Según Lombardi, es lícito el uso de anticonceptivos y otros medios de contracepción siempre que no sean abortivos

Las palabras de Francisco, reafirmadas por Federico Lombardi, su vocero, e interpretadas por él son una legitimación de la contracepción, aunque se pongan condiciones como la de su uso por una “consciencia bien formada”. Pues, una consciencia bien formada lo puede estar solamente si acepta lo que ha dicho siempre el Magisterio, de un modo formal e irreformable, no los devaneos de una entrevista periodística aunque sea al papa, o los dichos de su vocero.

El daño moral es terrible y lo afirmado falso: falso el episodio de las monjas, falso que el Magisterio, en cuanto tal, haya considerado la posibilidad de excepciones.
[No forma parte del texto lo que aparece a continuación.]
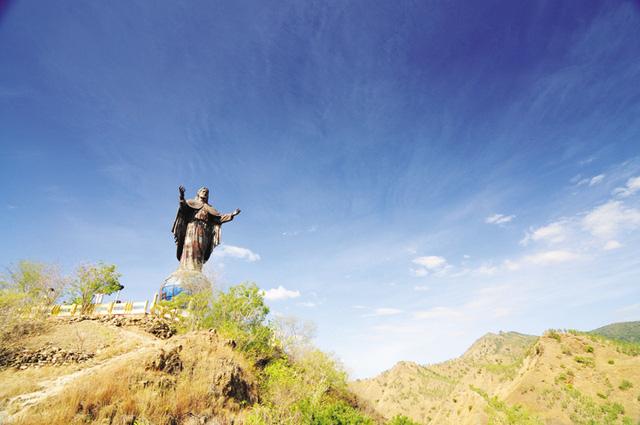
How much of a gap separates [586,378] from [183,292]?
76.0 feet

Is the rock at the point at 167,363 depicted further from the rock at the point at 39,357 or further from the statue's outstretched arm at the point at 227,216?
the statue's outstretched arm at the point at 227,216

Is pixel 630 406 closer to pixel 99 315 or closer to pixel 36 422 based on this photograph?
pixel 36 422

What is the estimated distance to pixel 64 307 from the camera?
17.9 m

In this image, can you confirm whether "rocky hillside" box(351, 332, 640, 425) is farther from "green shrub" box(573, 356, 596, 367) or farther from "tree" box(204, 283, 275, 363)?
"tree" box(204, 283, 275, 363)

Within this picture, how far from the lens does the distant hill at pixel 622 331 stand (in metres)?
41.9

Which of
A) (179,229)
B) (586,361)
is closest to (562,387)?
(586,361)

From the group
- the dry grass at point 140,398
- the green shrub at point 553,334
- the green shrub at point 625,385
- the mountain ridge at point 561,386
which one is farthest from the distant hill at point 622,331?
the dry grass at point 140,398

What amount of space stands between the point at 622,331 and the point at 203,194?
6404 centimetres

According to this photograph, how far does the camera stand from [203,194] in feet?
71.9

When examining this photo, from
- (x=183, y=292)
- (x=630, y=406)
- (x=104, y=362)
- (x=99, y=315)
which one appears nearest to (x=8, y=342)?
(x=99, y=315)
Falso que lo dicho al voleo por un Papa en una situación cualquiera sea Magisterio.

Este episodio tiene, sin embargo, una consecuencia buena: pone en evidencia el problema de la validez del así llamado “magisterio posconciliar”. Sus documentos revisten un carácter y un tono que parece explícita renuncia a lo que es esencial al Magisterio: enseñar con fuerza de obligación, aunque no todo documento magisterial tenga la misma fuerza u obligue de la misma manera.

Sobre este punto invito a los lectores a buscar buena literatura e informarse en fuentes seguras. En especial allí donde la Iglesia define y explicita la naturaleza, las condiciones y el alcance del Magisterio.

A modo de epílogo:

1) Paulo VI nunca dio tal permiso a las religiosas del Congo ni a ninguna otra para usar anticonceptivos. La crisis tuvo lugar bajo el reinado de Juan XXIII y duró hasta 1965. Luego el Papa Montini visitó esa nación, en 1968. Esta afirmación es una patraña que ahora. Francisco ha dado por verdadera y su vocero confirma.

2) El caso del que habló Benedicto en su entrevista-libro dio lugar muchas especulaciones. Lo cierto es que no se refirió a actos siquiera potencialmente fecundos, porque habló de relaciones homosexuales, las cuales son siempre desordenadas, más allá de las circunstancias.